Sorry, I missed the first part of the call and did not get the part with repeat bookings. Steffen, you mentioned a share of the overall bookings coming from repeat bookings. Maybe you can elaborate a little bit on that one, profitability, fresh customer versus existing customers and how the rate of repeat bookings is developing? And then a second question on inventory. Can you give us an indication if the amount of inventory is still increasing? And if so, at what rate? Or are the current, let's say, growth figures largely based on a better utilization of the existing or historic inventory?

S
Steffen Schneider
executive

Sure. So on the repeat booking business, we have shown that -- I just forgot the slide, but I can mention that in effect. So the repeat booking revenues have also increased. We have shown that over the last 2 years, they have increased by 84%. And also this year, the growth of repeat booking revenues has increased faster than the overall increase. So we didn't go into detail in terms of what the respective share is, but it is basically the same story as before that we have the highest share of repeat booking business in our most advanced market, which is the DACH market. So that is all going into the right direction and the profitability level is also the same as before. So that 87% less, which we had before. You'll find the details on Slide 10 in the presentation.With regards to the inventory, as you know, inventory fluctuates up and down a little bit. So we have progressed. And I wouldn't make so much the point in the absolute amount of inventory, but actually the kind of inventory we have and there we have some attractive inventory in place. And some of that, I fortunately -- when I would have the opportunity to show you some pictures, you would immediately know that this kind of inventory gets booked the minute it's on the platform, and that, of course, makes it much easier. So I'd rather have like 10 new inventory on the platform which gets booked immediately than having 100 which may be less attractive.But all in all, it's going really well on the inventory front.

W
Wolfgang Specht
analyst

That sounds like a self-fueling market. If you can show a good utilization of the existing inventory, your sales people have an easier job to attract new inventory?

S
Steffen Schneider
executive

Of course.
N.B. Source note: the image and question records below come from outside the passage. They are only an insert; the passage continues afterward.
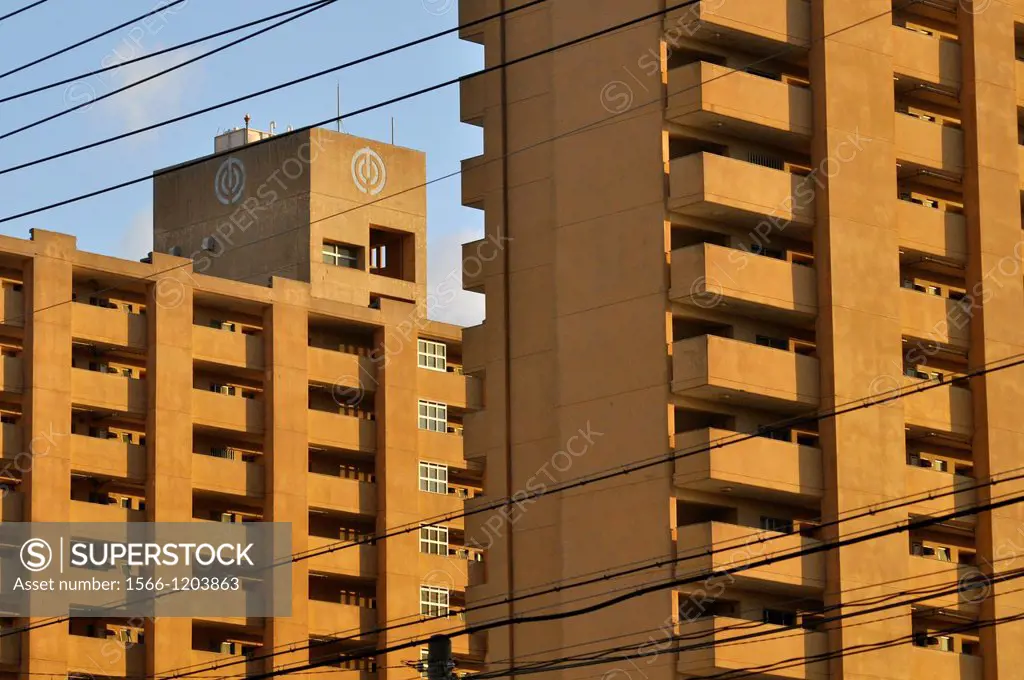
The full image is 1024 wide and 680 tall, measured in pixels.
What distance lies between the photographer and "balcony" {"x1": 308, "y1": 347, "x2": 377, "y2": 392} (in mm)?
93375

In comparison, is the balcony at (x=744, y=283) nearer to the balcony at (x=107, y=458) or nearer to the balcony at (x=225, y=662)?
the balcony at (x=225, y=662)

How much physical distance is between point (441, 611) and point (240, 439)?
1227cm

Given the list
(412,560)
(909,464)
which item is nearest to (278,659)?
(412,560)

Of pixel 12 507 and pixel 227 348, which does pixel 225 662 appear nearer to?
pixel 12 507

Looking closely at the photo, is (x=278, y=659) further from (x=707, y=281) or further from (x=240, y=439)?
(x=707, y=281)

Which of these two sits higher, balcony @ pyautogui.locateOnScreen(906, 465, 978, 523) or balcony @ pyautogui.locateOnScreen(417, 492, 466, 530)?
balcony @ pyautogui.locateOnScreen(417, 492, 466, 530)

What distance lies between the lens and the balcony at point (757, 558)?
2112 inches

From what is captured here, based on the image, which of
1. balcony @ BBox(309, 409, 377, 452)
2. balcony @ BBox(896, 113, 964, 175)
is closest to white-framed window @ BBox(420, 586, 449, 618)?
balcony @ BBox(309, 409, 377, 452)

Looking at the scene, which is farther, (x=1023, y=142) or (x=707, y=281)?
(x=1023, y=142)

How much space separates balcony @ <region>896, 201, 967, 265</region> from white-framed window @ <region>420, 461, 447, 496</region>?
39.7 meters

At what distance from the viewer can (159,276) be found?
87.2 meters

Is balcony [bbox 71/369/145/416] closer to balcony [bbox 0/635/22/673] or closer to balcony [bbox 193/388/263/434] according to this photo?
balcony [bbox 193/388/263/434]

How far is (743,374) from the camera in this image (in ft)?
182

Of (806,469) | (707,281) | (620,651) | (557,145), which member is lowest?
(620,651)
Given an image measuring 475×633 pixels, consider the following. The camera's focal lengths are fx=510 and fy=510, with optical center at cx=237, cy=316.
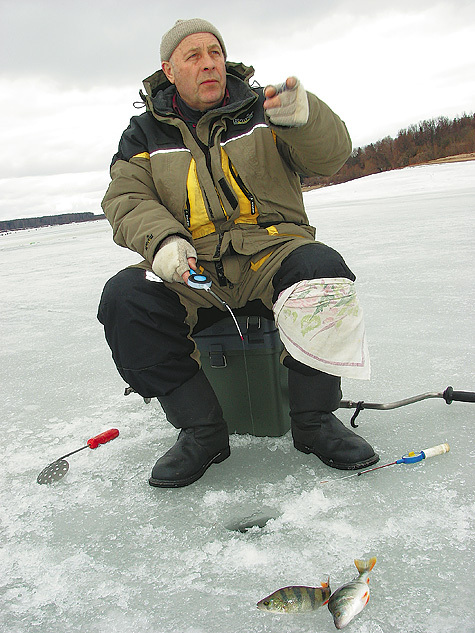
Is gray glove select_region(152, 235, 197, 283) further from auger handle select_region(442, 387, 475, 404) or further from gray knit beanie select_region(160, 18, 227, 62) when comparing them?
auger handle select_region(442, 387, 475, 404)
I mean that's exactly the kind of success stories which our salespeople are then using when meeting new potential partners to basically demonstrate them how working together with HomeToGo and how having inventory on our platform is actually significantly improving their utilization, which again is, for many of our partners, a good argument to get more customers on their product.

Operator

[Operator Instructions] It seems like there are no further questions at this time, and I hand back to Steffen Schneider for closing comments.

S
Steffen Schneider
executive

Thank you, everyone, for listening in and for your questions. In case you have any further questions, please feel free to reach out to Sebastian or myself. Very much looking forward to it. As always, the replay will become available on our Investor Relations website. And with that, thank you very much, and have a nice day.

S
Sebastian Grabert
executive

Many thanks. See you soon.

Operator

Ladies and gentlemen, the conference has now concluded, and you may disconnect your telephone. Thank you for joining, and have a pleasant day. Goodbye.